A telephone conversation with the question submitter identified a few additional facts but revealed there were no other special contract closeout authorities identified at DFARS 204.804(3) or other factors that could apply to their scenario. So this is strictly a contract closeout issue.
Unfortunately, there are no other FAR or DFARS contract clauses that provide the contracting officer the right to unilaterally de-obligate excess funds from a contract during a normal or quick-closeout of a CPFF contract so long as the contractor is compliant with their requirements of the clause.
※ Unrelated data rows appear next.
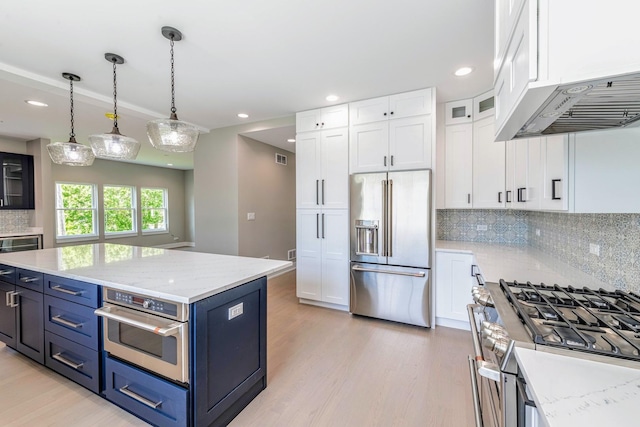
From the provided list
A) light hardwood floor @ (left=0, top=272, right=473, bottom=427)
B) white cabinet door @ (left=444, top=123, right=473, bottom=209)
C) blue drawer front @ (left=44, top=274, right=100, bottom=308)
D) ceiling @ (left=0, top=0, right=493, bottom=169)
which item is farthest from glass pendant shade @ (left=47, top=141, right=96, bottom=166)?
white cabinet door @ (left=444, top=123, right=473, bottom=209)

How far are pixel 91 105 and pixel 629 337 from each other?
4692mm

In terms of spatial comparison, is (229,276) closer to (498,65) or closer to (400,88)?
(498,65)

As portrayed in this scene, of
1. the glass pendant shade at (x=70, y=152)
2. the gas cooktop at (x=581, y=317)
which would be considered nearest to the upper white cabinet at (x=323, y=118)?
the glass pendant shade at (x=70, y=152)

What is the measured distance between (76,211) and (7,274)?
5209 millimetres

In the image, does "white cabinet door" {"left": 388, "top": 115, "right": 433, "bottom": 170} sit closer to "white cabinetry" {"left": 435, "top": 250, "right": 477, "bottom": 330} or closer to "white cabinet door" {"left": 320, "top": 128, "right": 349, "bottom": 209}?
"white cabinet door" {"left": 320, "top": 128, "right": 349, "bottom": 209}

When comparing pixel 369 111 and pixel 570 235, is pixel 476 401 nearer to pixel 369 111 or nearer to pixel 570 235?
A: pixel 570 235

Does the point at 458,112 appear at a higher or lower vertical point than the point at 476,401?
higher

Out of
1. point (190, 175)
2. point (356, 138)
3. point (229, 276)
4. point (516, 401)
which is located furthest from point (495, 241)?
point (190, 175)

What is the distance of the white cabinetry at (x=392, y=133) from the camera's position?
2918 mm

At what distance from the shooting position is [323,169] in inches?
137

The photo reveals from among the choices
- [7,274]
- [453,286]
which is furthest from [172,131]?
[453,286]

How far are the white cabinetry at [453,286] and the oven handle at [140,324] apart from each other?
100 inches

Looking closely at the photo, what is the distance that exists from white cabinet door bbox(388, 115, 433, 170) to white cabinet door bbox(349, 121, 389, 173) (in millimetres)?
70

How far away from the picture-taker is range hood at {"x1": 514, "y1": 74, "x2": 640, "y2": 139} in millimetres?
765
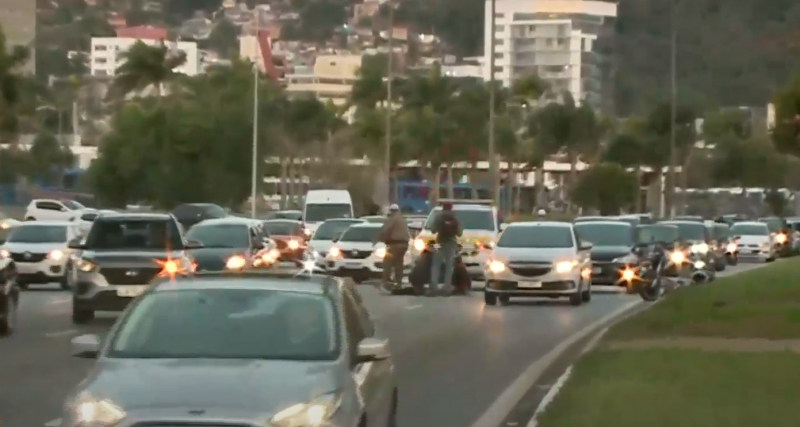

Often the contractor will be reasonable and bilaterally agree to an amount to be de-obligated as excess… but that is not the case here unfortunately.
In this instance, the contract clause that applies is FAR 52.216-7 Allowable Cost and Payment.
52.216-7(d)(2)(i) provides the timeframe allowed for the contractor to submit their final indirect cost rate proposal.
52.216-7(d)(3) says the “Contractor and the appropriate Government representative shall execute a written understanding setting forth the final indirect cost rates.” But it goes on further to state “… shall not change any monetary ceiling, contract obligation, or specific cost allowance…” bold italics added for emphasis.
The conditions at FAR 52.216-7(d)(6) would have to exist for the contracting officer to have the right to do any unilateral action.